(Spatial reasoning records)
+++++
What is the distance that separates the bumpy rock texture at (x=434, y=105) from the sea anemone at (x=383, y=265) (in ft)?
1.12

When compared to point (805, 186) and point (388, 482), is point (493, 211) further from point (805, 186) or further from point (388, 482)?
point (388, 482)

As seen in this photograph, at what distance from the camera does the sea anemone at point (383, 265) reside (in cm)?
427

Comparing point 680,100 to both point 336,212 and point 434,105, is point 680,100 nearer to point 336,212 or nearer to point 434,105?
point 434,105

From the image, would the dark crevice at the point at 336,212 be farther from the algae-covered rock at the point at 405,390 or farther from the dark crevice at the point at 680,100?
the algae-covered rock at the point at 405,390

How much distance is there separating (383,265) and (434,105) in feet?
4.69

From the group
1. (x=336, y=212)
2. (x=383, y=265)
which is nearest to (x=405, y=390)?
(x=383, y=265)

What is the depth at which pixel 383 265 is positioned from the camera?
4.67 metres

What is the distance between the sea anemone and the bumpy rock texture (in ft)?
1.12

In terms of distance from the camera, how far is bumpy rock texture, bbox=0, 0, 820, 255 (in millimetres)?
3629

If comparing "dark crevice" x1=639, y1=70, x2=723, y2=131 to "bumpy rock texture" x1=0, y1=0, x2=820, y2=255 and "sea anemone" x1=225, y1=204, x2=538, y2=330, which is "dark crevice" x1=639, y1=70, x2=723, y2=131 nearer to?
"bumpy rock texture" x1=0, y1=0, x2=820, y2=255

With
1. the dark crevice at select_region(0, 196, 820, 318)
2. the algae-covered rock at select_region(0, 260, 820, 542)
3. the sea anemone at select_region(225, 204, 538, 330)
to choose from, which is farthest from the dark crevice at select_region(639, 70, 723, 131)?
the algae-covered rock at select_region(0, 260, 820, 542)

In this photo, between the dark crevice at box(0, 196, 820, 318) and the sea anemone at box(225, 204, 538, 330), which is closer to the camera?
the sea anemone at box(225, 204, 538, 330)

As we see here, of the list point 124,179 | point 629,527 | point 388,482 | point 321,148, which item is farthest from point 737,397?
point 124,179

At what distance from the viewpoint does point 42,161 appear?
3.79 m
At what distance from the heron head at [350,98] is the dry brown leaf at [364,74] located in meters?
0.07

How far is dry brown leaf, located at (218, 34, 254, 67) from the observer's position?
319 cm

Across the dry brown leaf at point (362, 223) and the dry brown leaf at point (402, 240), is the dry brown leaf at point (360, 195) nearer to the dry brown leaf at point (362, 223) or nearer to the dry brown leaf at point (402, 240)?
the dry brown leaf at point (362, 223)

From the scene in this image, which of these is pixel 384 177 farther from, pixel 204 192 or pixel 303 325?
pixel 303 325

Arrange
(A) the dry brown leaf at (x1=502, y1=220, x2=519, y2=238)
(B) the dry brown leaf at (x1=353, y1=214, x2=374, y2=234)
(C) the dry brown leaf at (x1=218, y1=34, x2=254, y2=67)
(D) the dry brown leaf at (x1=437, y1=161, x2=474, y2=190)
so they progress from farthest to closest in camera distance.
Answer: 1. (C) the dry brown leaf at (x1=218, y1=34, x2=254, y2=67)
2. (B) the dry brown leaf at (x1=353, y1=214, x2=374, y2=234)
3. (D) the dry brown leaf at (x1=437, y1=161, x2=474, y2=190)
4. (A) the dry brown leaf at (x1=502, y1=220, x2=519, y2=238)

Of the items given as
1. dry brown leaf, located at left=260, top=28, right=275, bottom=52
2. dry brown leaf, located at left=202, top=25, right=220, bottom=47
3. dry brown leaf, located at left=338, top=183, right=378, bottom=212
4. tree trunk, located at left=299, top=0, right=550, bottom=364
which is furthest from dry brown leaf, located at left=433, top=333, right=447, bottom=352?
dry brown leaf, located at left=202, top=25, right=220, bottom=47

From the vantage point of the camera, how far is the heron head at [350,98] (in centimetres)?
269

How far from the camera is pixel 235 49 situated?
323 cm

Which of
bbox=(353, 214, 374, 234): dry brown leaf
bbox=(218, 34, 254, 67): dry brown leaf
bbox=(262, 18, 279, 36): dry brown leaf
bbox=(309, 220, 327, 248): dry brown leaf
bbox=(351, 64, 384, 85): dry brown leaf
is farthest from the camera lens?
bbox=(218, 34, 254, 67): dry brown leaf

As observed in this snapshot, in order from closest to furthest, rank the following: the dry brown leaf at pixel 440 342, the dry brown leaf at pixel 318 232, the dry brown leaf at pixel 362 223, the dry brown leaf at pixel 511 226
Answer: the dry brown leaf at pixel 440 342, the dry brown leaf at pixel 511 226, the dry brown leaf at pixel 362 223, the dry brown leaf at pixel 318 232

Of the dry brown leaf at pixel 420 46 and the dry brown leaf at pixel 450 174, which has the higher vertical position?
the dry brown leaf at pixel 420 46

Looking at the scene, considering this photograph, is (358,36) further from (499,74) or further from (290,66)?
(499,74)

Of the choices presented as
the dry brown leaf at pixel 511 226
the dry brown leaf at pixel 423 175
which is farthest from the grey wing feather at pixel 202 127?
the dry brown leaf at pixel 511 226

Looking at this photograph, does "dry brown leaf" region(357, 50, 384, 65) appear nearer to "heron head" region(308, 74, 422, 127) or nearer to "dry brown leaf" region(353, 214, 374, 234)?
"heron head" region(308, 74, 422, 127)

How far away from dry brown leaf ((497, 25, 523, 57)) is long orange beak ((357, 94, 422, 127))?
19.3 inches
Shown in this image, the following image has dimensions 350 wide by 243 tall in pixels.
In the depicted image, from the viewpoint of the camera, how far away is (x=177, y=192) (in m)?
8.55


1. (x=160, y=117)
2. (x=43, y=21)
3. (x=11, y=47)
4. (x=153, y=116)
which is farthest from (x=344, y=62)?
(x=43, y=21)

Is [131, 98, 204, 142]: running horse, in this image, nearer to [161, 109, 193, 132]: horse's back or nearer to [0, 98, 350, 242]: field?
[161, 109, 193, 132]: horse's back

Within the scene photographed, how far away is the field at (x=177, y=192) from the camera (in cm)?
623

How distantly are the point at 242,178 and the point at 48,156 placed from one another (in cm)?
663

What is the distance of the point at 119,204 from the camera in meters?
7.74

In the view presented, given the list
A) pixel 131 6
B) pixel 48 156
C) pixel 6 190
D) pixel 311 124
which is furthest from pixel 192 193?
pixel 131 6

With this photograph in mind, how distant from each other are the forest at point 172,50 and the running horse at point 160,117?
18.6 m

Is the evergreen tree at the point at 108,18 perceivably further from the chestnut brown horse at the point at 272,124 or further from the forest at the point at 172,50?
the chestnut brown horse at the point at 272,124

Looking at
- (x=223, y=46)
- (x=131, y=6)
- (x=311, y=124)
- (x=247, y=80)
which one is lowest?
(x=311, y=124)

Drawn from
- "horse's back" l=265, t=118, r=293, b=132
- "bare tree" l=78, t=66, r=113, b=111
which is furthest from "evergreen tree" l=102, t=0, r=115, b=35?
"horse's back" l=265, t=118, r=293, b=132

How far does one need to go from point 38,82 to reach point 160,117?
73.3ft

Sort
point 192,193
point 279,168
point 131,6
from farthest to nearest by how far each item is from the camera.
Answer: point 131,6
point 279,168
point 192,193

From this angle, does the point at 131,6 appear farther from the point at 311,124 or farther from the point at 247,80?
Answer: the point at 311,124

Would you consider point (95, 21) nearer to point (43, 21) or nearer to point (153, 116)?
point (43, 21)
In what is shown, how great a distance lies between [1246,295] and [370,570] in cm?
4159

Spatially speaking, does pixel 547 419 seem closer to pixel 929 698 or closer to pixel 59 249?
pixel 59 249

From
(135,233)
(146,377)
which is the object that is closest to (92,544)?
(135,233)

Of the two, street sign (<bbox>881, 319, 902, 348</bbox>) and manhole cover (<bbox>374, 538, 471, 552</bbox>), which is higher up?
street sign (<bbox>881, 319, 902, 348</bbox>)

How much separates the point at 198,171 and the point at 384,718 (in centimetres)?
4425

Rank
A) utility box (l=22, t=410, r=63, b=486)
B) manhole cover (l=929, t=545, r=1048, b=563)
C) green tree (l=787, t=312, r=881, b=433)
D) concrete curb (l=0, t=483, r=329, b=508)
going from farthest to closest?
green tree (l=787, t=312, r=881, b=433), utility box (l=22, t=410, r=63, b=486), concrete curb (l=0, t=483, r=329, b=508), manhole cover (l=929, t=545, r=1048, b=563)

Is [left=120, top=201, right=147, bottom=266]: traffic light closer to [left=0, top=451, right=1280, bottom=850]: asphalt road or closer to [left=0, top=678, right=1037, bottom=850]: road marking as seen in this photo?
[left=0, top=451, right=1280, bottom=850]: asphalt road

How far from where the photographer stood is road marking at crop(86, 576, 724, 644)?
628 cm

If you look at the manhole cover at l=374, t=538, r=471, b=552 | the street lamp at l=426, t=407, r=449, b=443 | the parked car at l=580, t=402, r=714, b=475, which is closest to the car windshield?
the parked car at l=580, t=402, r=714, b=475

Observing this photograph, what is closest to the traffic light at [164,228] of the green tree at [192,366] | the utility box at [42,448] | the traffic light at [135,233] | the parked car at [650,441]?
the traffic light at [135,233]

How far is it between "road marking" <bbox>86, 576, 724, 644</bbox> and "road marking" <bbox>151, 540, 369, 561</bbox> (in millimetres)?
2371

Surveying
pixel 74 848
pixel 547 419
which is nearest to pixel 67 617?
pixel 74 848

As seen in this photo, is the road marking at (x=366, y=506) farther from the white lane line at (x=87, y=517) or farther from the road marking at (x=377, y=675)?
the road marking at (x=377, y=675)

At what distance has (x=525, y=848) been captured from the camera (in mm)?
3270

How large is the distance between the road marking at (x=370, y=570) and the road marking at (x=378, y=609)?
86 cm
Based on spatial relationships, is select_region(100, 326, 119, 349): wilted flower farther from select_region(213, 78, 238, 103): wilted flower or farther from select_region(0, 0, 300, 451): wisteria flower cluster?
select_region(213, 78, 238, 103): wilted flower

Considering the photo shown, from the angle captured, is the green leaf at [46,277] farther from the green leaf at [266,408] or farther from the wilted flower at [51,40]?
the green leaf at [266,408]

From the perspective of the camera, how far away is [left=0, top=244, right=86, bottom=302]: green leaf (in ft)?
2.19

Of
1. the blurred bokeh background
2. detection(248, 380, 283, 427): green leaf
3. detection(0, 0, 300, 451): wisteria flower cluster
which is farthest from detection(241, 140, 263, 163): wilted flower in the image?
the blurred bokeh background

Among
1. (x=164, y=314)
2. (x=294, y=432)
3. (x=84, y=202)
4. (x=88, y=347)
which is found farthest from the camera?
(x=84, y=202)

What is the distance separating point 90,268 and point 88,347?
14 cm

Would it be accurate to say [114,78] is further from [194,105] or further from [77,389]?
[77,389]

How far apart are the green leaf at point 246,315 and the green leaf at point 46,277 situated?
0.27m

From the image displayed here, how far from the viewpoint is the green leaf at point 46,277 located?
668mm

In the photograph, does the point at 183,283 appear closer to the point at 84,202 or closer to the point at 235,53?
+++++
STATED EXERCISE » Your task is to write out the lines from the one with "From the perspective" through the end of the records, exactly and with nothing added.

OUTPUT »
From the perspective of the camera, how far away is [left=0, top=244, right=86, bottom=302]: green leaf (in ft)?
2.19

Of
1. the blurred bokeh background
2. detection(248, 380, 283, 427): green leaf
3. detection(0, 0, 300, 451): wisteria flower cluster
which is farthest from detection(241, 140, 263, 163): wilted flower in the image?
the blurred bokeh background

Among
1. (x=164, y=314)
2. (x=294, y=432)
3. (x=84, y=202)
4. (x=88, y=347)
which is found farthest from the camera?
(x=84, y=202)

What is the distance separating point 90,268 and point 88,347?
14 cm

Would it be accurate to say [114,78] is further from [194,105] or further from [77,389]?
[77,389]

How far apart are the green leaf at point 246,315 and the green leaf at point 46,277 situated?
0.27m

From the image displayed here, how far from the viewpoint is the green leaf at point 46,277 located?
668mm

In the photograph, does the point at 183,283 appear closer to the point at 84,202 or closer to the point at 235,53?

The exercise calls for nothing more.